* Challenge: Return exactly the lines that run from the one containing "What is the recorded" through the one containing "Answer: the valero", with both of those lines included.
[start Record extracts]
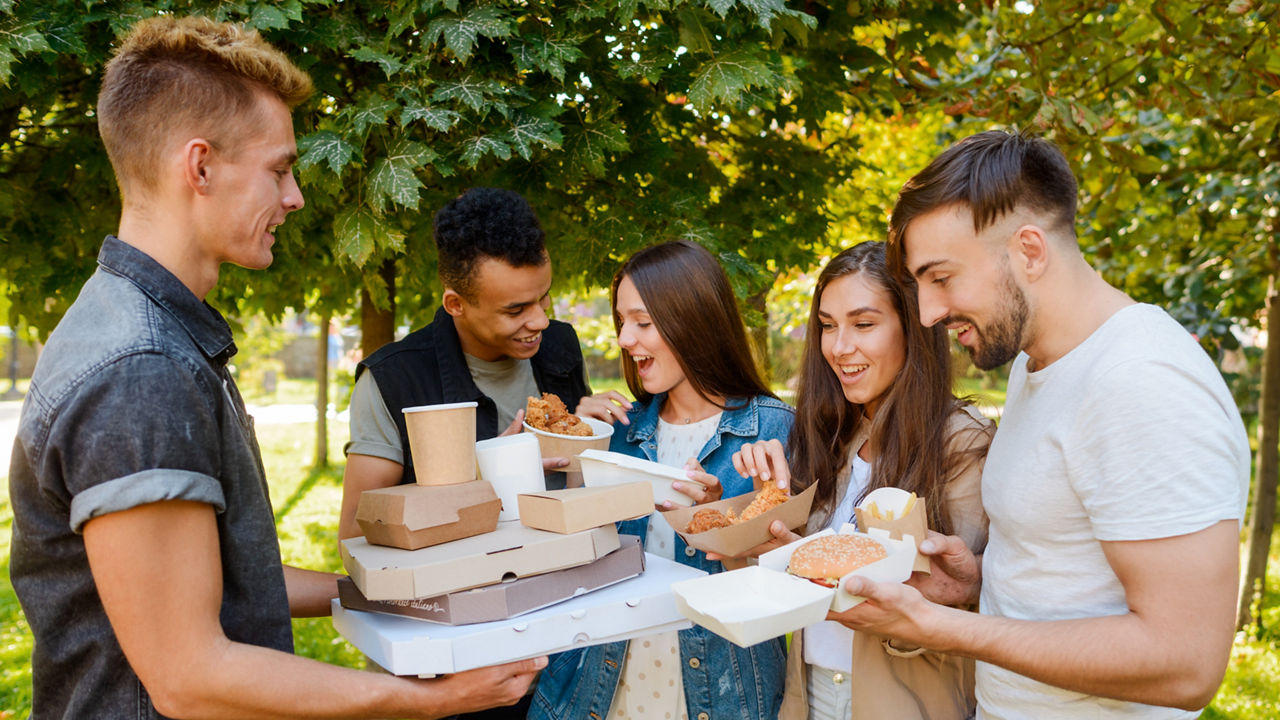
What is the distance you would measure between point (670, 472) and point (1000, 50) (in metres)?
3.19

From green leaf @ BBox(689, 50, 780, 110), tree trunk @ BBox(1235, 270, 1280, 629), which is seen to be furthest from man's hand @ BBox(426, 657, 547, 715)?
tree trunk @ BBox(1235, 270, 1280, 629)

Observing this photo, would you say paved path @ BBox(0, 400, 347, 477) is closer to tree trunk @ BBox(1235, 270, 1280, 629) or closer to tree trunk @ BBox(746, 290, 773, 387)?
tree trunk @ BBox(746, 290, 773, 387)

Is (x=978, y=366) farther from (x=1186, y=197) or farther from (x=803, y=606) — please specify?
(x=1186, y=197)

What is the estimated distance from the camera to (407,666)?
1.68 meters

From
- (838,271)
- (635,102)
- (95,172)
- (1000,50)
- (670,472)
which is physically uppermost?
(1000,50)

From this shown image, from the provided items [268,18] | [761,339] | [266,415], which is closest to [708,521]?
[268,18]

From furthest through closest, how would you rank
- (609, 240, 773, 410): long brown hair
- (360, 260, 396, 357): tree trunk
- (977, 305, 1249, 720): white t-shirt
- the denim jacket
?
1. (360, 260, 396, 357): tree trunk
2. (609, 240, 773, 410): long brown hair
3. the denim jacket
4. (977, 305, 1249, 720): white t-shirt

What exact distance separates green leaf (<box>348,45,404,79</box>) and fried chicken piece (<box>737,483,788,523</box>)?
60.7 inches

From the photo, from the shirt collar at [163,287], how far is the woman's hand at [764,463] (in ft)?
4.44

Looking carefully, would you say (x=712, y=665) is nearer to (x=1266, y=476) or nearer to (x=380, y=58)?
(x=380, y=58)

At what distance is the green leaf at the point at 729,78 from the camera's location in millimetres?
2578

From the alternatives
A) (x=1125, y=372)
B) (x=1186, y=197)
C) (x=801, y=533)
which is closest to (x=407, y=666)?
(x=801, y=533)

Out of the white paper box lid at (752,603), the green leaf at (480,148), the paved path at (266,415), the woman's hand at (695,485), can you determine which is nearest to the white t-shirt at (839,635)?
the woman's hand at (695,485)

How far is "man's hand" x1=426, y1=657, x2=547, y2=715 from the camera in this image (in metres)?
1.76
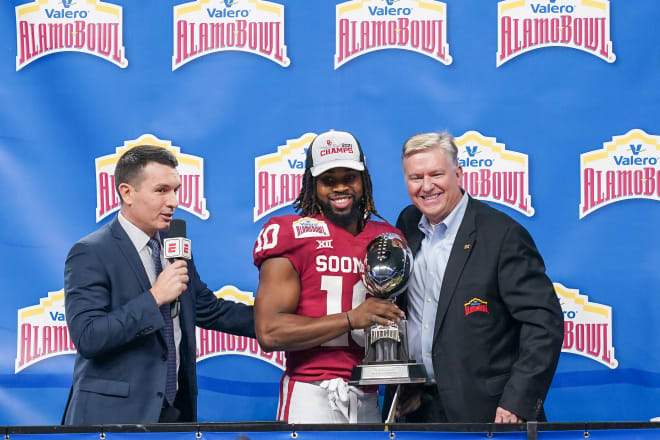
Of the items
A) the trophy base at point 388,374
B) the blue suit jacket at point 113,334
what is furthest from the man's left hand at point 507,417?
the blue suit jacket at point 113,334

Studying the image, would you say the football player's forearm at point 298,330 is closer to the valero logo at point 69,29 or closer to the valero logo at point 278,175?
the valero logo at point 278,175

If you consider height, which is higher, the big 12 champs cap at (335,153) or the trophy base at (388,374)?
the big 12 champs cap at (335,153)

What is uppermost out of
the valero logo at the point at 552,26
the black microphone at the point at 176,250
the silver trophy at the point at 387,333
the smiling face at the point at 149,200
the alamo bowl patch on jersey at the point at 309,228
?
the valero logo at the point at 552,26

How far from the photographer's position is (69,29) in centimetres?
392

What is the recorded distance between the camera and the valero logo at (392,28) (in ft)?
12.6

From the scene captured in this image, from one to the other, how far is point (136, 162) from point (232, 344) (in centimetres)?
110

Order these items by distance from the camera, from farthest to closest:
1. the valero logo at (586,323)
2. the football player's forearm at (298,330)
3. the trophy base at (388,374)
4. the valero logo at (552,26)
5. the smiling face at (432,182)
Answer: the valero logo at (552,26) → the valero logo at (586,323) → the smiling face at (432,182) → the football player's forearm at (298,330) → the trophy base at (388,374)

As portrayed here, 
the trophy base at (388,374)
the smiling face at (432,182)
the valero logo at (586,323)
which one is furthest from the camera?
the valero logo at (586,323)

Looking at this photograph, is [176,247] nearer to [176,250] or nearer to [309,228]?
[176,250]

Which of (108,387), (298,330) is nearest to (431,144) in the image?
(298,330)

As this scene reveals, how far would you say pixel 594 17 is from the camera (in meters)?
3.79

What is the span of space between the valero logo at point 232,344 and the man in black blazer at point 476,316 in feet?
3.42

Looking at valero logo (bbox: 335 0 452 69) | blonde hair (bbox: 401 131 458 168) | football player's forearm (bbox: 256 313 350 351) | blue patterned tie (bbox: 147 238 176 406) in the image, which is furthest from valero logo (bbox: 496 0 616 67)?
blue patterned tie (bbox: 147 238 176 406)

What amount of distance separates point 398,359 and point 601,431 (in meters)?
0.69
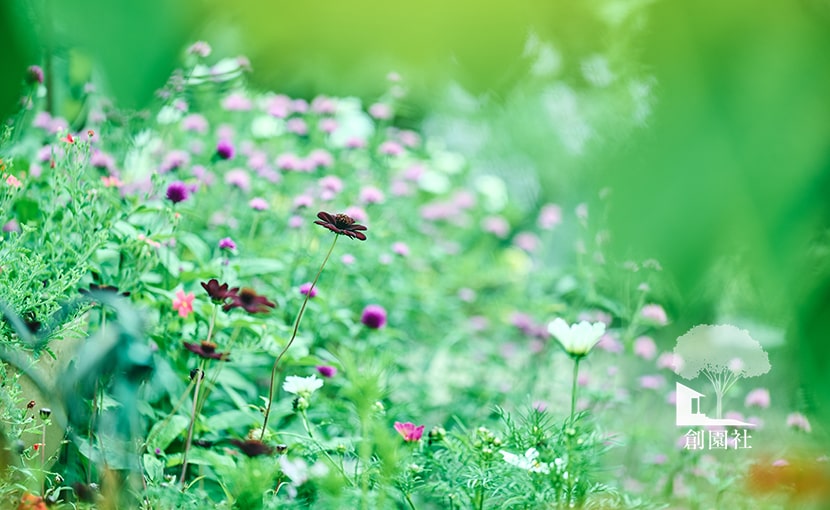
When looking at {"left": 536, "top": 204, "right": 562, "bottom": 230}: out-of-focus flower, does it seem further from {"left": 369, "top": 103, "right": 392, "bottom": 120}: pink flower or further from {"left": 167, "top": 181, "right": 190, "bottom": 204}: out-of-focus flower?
{"left": 167, "top": 181, "right": 190, "bottom": 204}: out-of-focus flower

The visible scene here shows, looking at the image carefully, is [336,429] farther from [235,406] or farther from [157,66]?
[157,66]

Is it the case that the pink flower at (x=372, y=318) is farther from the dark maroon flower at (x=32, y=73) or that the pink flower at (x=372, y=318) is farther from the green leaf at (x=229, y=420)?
the dark maroon flower at (x=32, y=73)

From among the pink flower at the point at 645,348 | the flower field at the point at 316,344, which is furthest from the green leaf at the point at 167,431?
the pink flower at the point at 645,348

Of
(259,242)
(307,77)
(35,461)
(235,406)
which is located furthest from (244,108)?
(307,77)

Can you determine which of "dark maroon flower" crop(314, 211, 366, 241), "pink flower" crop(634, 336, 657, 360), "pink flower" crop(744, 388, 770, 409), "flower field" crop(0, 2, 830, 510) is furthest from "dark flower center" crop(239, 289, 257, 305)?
"pink flower" crop(634, 336, 657, 360)

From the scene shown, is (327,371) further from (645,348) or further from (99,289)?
(645,348)

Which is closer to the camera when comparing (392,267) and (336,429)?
[end Record extracts]
* Solution for this problem:
What is the recorded distance between the camera and the valero logo at (392,28) (in ft)?
12.6

From the scene captured in this image, from one to the other, how far is point (136, 162) from point (232, 344) (in centimetres)?
110

Order these items by distance from the camera, from farthest to closest:
1. the valero logo at (586,323)
2. the football player's forearm at (298,330)
3. the trophy base at (388,374)
4. the valero logo at (552,26)
5. the smiling face at (432,182)
Answer: the valero logo at (552,26) → the valero logo at (586,323) → the smiling face at (432,182) → the football player's forearm at (298,330) → the trophy base at (388,374)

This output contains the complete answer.